-- Start of Excerpt to read --

A lecture on terrorism and the Palestinian-Israeli conflict by Joseph Massad, associate professor of modern Arab politics and intellectual history at Columbia University, was marked by a tense question and answer session that was cut short at the suggestion of Vice President Maurice Eldridge ’62. Friday’s lecture was the keynote event of the inaugural conference of the Palestinian Student Society of America, which brought over 60 Palestinian students to campus.
Massad’s talk entitled “The Opposite of Terror: Notes from the Settler Colony,” discussed the use of the term “terror” and its relationship to power structures.
“Terror is a name that is never assumed but always rendered … Terrorist identities remain contested terrains, controlled by an enemy in power who controls the mode of representation,” Massad said. “In the case of the terrorist, it is the other, the enemy, who defines the identity of the terrorist.”
Massad argued that the term “terrorist” has been subjectively applied to Palestinians in the context of United States foreign policy as justification for “Israeli oppression,” adding that he does not endorse suicide bombings as a viable tactic for achieving a one-state solution.
However, Massad sharply criticized the Bush administration’s deployment of political rhetoric to establish “binaries of good and evil.” Massad further suggested that Bush’s “Axis-of-Evil” constitutes an “involuntary coercive club, into which members are forced by the peremptory dictate of the United States government.”
Massad has been flagged by the American media as a controversial and provocative presence in the current academic discourse on the Arab-Israeli conflict. Evidence of ideological tensions surfaced in the question and answer session immediately following the talk.
Several audience members from outside the immediate college community posed questions that some students felt were excessively confrontational and at times combative. “I felt that a lot of people who attended brought questions that articulated a specific agenda,” David Pupkin ’09 said. “They clearly hadn’t come to listen to Massad.”
After a particularly combative question describing Middle Eastern cultures as cannibalistic, Eldridge stood up in an attempt to placate the audience member and shortly thereafter sat down next to the event’s organizer, Sa’ed Atshan ’06, to “suggest that we draw it to a close.”
“While I don’t want to be perceived as a censorial ‘big bad wolf,’” Eldridge said, he intervened out of an “obligation to keep the tension under control.”
“The speaker was invited to speak, not debate, and there is a point at which questions go beyond attempting to get clarification, to the extent that they take on a challenging tone and assert a counterpoint that the questioner had in mind all along,” Eldridge said.
Eldridge added that he was “impressed by how well Massad handled the argumentative questions.”
Atshan claims that although Massad has been labeled as controversial in the past, he was still an appropriate speaker for the weekend.
Atshan explained that Massad is a scholar who “unapologetically articulates a Palestinian perspective that Americans often don’t hear because the United States is so overwhelmingly supportive of Israel.”
Columbia University’s official inquiry into Massad’s conduct found that there was not adequate evidence to corroborate allegations of verbal intimidation directed toward his Jewish students. Atshan described the investigation as a “campaign to smear Professor Massad’s reputation and defame him.”

-- End of Excerpt to read --
-- Start of Recorded data --

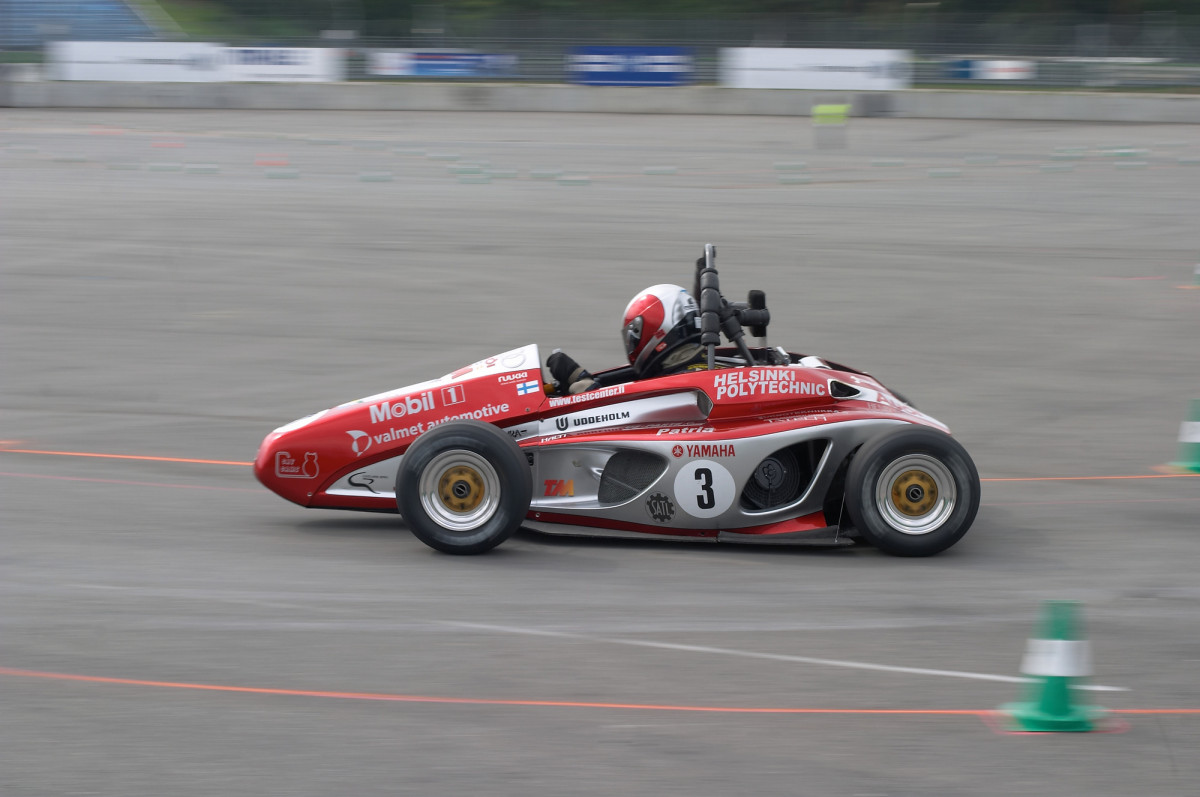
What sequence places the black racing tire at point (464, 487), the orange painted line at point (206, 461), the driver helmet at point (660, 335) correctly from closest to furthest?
the black racing tire at point (464, 487)
the driver helmet at point (660, 335)
the orange painted line at point (206, 461)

-- End of Recorded data --

**Work to complete:**
A. Reproduce word for word the part of the article on the Massad lecture starting with "Eldridge added that" and going on through "for the weekend.".
B. In the article on the Massad lecture, list every person who is given a class year, along with that year.
C. Answer these questions using the article on the Massad lecture:
(i) How many Palestinian students did the conference bring to campus?
(ii) What was the title of Massad's talk?
(iii) What did Columbia University's official inquiry into Massad's conduct find?

**Answers below:**
A.
Eldridge added that he was “impressed by how well Massad handled the argumentative questions.”
Atshan claims that although Massad has been labeled as controversial in the past, he was still an appropriate speaker for the weekend.

B.
Maurice Eldridge ’62
Sa’ed Atshan ’06
David Pupkin ’09

C.
(i) Over 60.
(ii) "The Opposite of Terror: Notes from the Settler Colony."
(iii) It found there was not adequate evidence to corroborate allegations of verbal intimidation directed toward his Jewish students.